**Directions for this task**
Exact copies of all entries are needed. Pictures are to be left out.

- - -

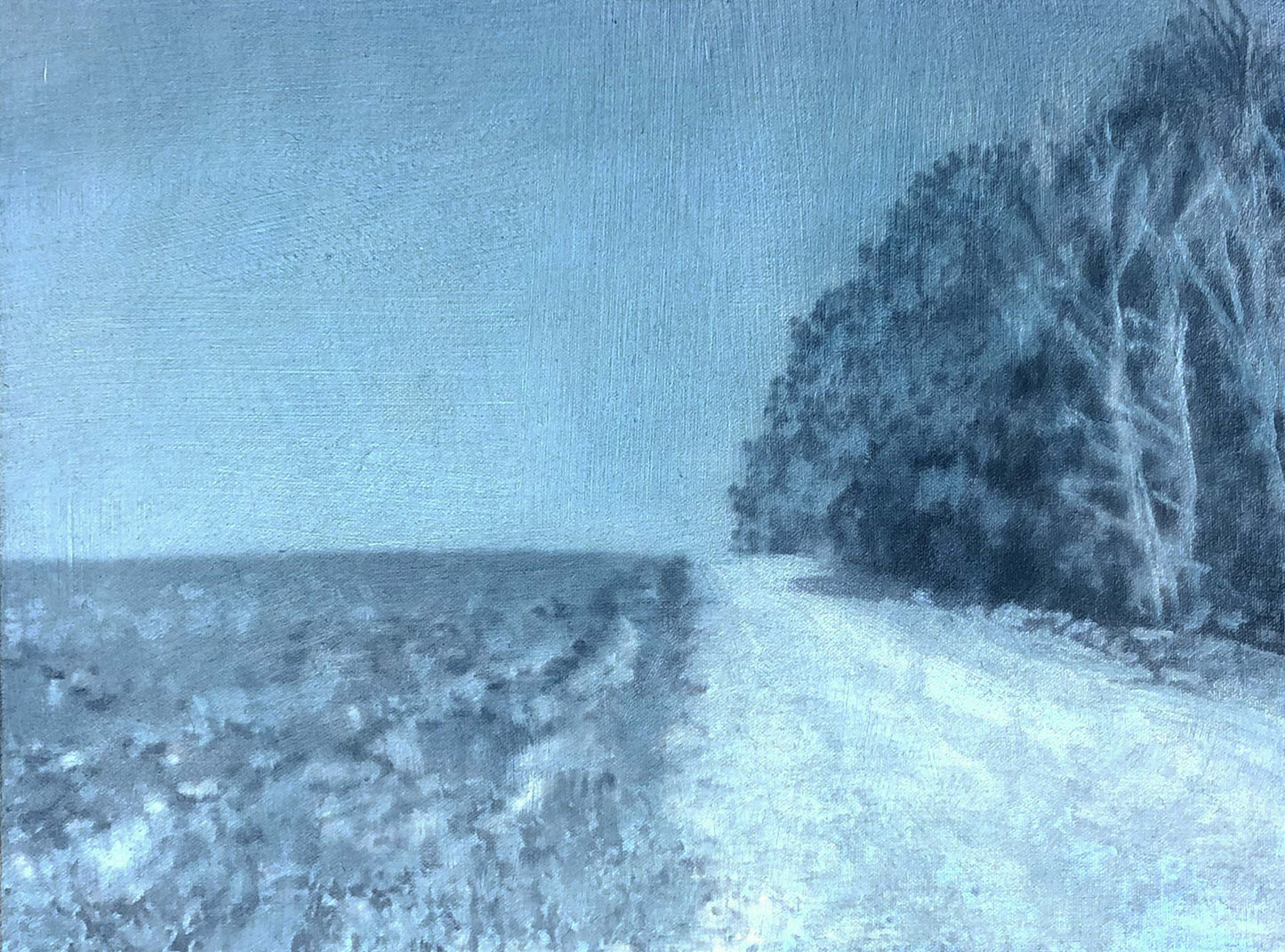 Road walking series 4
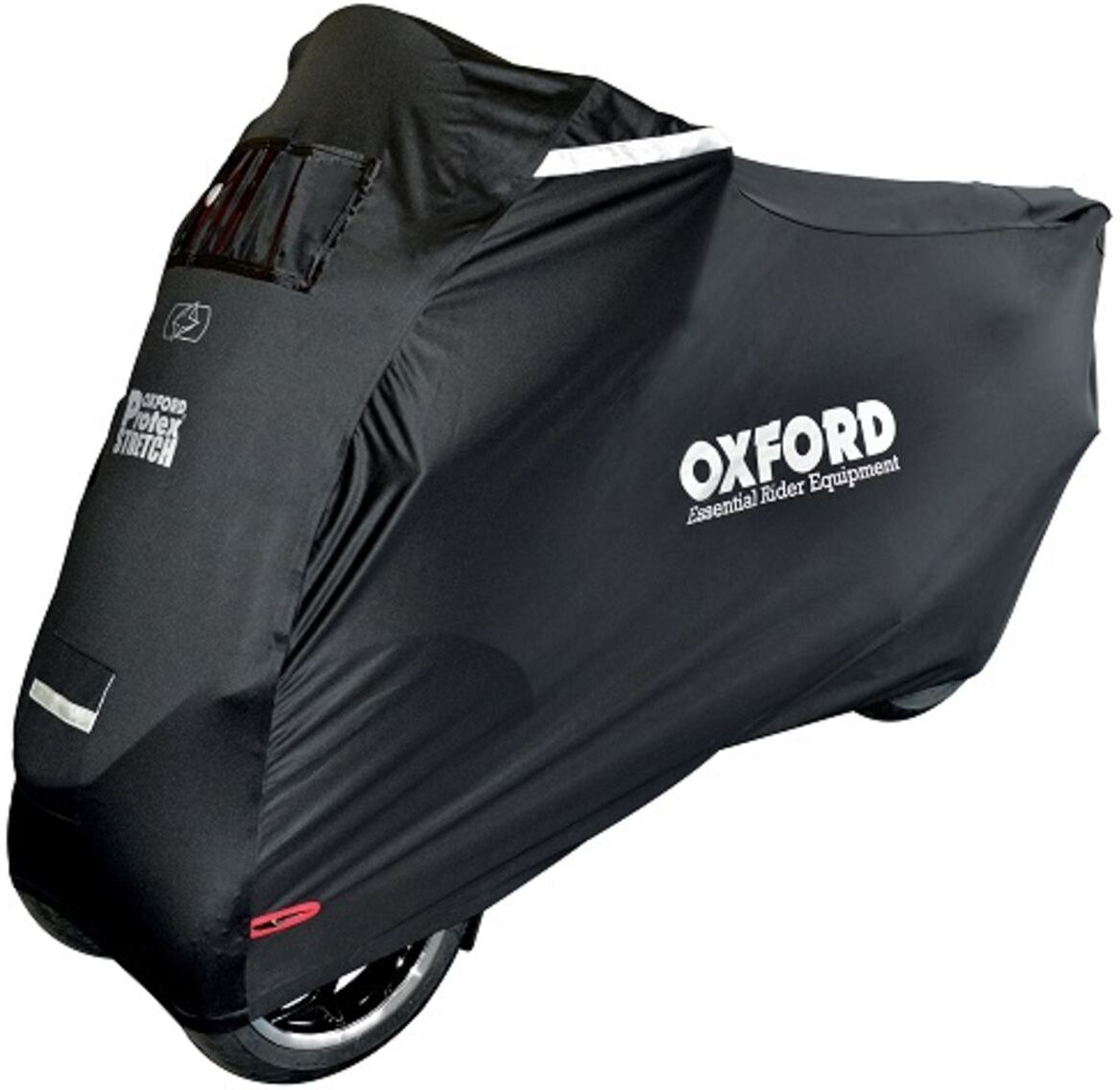 Motorrad Abdeckplane OXFORD CV164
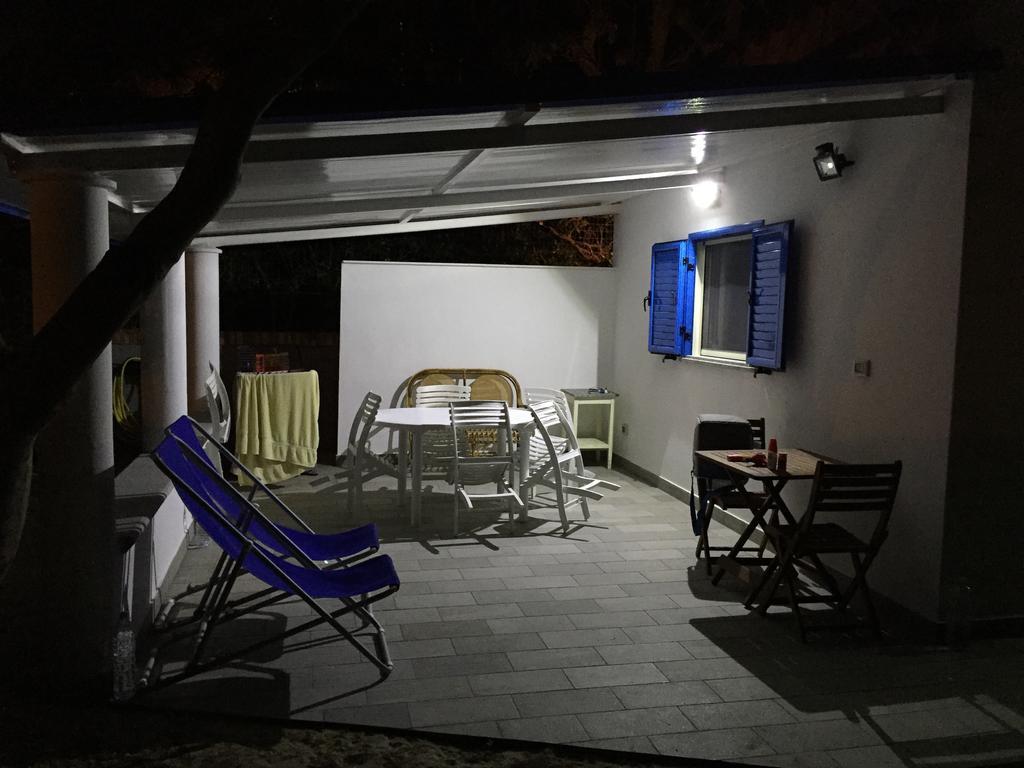 Вілла Italian Breeze Соверато-Марина Номер фото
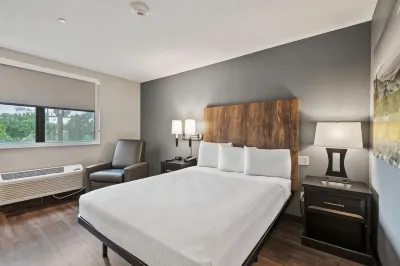 Extended Stay America Premier Suites - Miami - Downtown Brickell - Cruise Port Hotel in zona Alice Wainwright Park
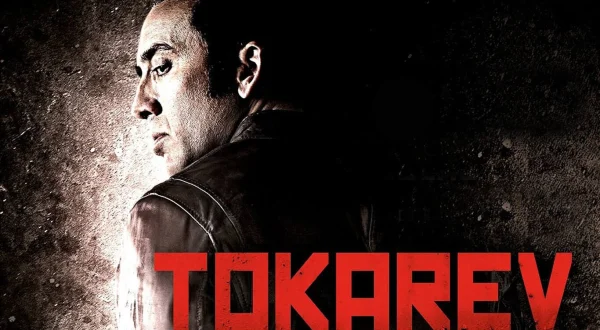 Tokarev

- - -

**Written answer**
 Road walking series 4
 Motorrad Abdeckplane OXFORD CV164
 Вілла Italian Breeze Соверато-Марина Номер фото
 Extended Stay America Premier Suites - Miami - Downtown Brickell - Cruise Port Hotel in zona Alice Wainwright Park
 Tokarev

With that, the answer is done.